È una questione importante, perché in alcuni Paesi il denaro sta rapidamente diventando obsoleto. In Svezia solo il 20 per cento dei pagamenti nei negozi è effettuato con denaro contante — e solo l’uno per cento del valore della spesa totale è in contanti. Nel 1970 uno slogan pubblicitario della BankAmericard diceva «pensa che siano soldi». Ora in molte transazioni il denaro contante non è più utilizzabile: le compagnia aeree, i noleggi auto e gli hotel vogliono la nostra carta di credito, non il nostro denaro, e in Svezia lo stesso vale anche per caffè, bar e a volte per i banchi del mercato.
Le carte di credito, se usate con saggezza, possono aiutarci a gestire i nostri soldi. Il rischio è che rendano troppo facile spendere soldi che non abbiamo veramente. Il credito rateale — una caratteristica distintiva delle carte di credito — negli Stati Uniti è attualmente di circa 860 miliardi di dollari, più di 2.500 dollari per ogni americano adulto. In 50 anni è aumentato di quattrocento volte. Un recente studio del Fondo monetario internazionale ha messo in evidenza che il debito delle famiglie — il tipo di debito che le carte rendono facile accumulare — è l’equivalente economico di un eccesso di zuccheri. Va bene per la crescita nel breve periodo, ma è un male in un arco di tempo dai 3 ai 5 anni, oltre al fatto che rende più probabili le crisi bancarie.

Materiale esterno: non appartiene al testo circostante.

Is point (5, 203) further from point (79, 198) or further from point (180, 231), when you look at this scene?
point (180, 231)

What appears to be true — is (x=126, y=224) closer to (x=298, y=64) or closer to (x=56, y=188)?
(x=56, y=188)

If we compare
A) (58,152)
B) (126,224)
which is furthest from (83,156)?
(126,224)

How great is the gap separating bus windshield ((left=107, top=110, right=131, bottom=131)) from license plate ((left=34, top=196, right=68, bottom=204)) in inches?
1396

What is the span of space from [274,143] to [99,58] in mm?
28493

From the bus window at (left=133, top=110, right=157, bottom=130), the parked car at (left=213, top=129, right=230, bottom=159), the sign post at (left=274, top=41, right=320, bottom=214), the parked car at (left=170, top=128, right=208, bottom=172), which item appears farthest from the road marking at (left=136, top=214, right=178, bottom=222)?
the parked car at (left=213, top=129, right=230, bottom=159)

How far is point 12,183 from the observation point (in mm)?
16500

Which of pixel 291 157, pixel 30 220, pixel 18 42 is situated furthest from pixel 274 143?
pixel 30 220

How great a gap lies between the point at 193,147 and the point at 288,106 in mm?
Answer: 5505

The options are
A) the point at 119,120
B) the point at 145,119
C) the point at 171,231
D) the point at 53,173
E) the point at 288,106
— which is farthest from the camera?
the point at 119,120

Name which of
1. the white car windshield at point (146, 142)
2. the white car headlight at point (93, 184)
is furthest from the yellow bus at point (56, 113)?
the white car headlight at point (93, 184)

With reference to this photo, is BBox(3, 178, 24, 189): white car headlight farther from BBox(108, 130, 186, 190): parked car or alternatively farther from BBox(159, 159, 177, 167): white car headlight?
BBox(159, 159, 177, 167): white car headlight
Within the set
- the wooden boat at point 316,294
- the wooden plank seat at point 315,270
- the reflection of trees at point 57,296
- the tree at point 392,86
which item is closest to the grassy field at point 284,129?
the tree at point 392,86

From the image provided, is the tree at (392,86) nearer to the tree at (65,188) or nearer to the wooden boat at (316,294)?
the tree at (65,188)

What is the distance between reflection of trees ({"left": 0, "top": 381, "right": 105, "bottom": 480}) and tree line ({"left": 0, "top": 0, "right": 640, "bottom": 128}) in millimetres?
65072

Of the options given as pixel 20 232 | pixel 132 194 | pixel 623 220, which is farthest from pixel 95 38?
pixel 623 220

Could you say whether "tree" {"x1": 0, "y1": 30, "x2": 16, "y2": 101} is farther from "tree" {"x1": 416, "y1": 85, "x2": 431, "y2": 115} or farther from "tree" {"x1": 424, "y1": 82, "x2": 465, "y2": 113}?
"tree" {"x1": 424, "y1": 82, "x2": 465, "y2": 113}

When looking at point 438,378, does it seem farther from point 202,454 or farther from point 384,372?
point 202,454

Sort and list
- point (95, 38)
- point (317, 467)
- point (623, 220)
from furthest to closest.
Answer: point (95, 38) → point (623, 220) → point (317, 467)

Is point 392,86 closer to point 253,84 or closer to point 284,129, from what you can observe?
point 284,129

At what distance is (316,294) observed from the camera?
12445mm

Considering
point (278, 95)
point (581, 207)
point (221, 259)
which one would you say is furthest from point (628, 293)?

Di fronte a questi dati la gente si mostra preoccupata. Nove su 10, tra gli americani possessori di carte di credito, concordano con l’affermazione che «le società di carte di credito rendono il credito troppo disponibile per la maggior parte delle persone»: quasi tutti si dicono molto d’accordo. Quando però pensano alla carta di credito, sono soddisfatti. Non abbiamo fiducia che gli altri riescano a gestire questi potenti strumenti finanziari in modo responsabile. Ma ci fidiamo di noi stessi. Mi chiedo se dovremmo farlo.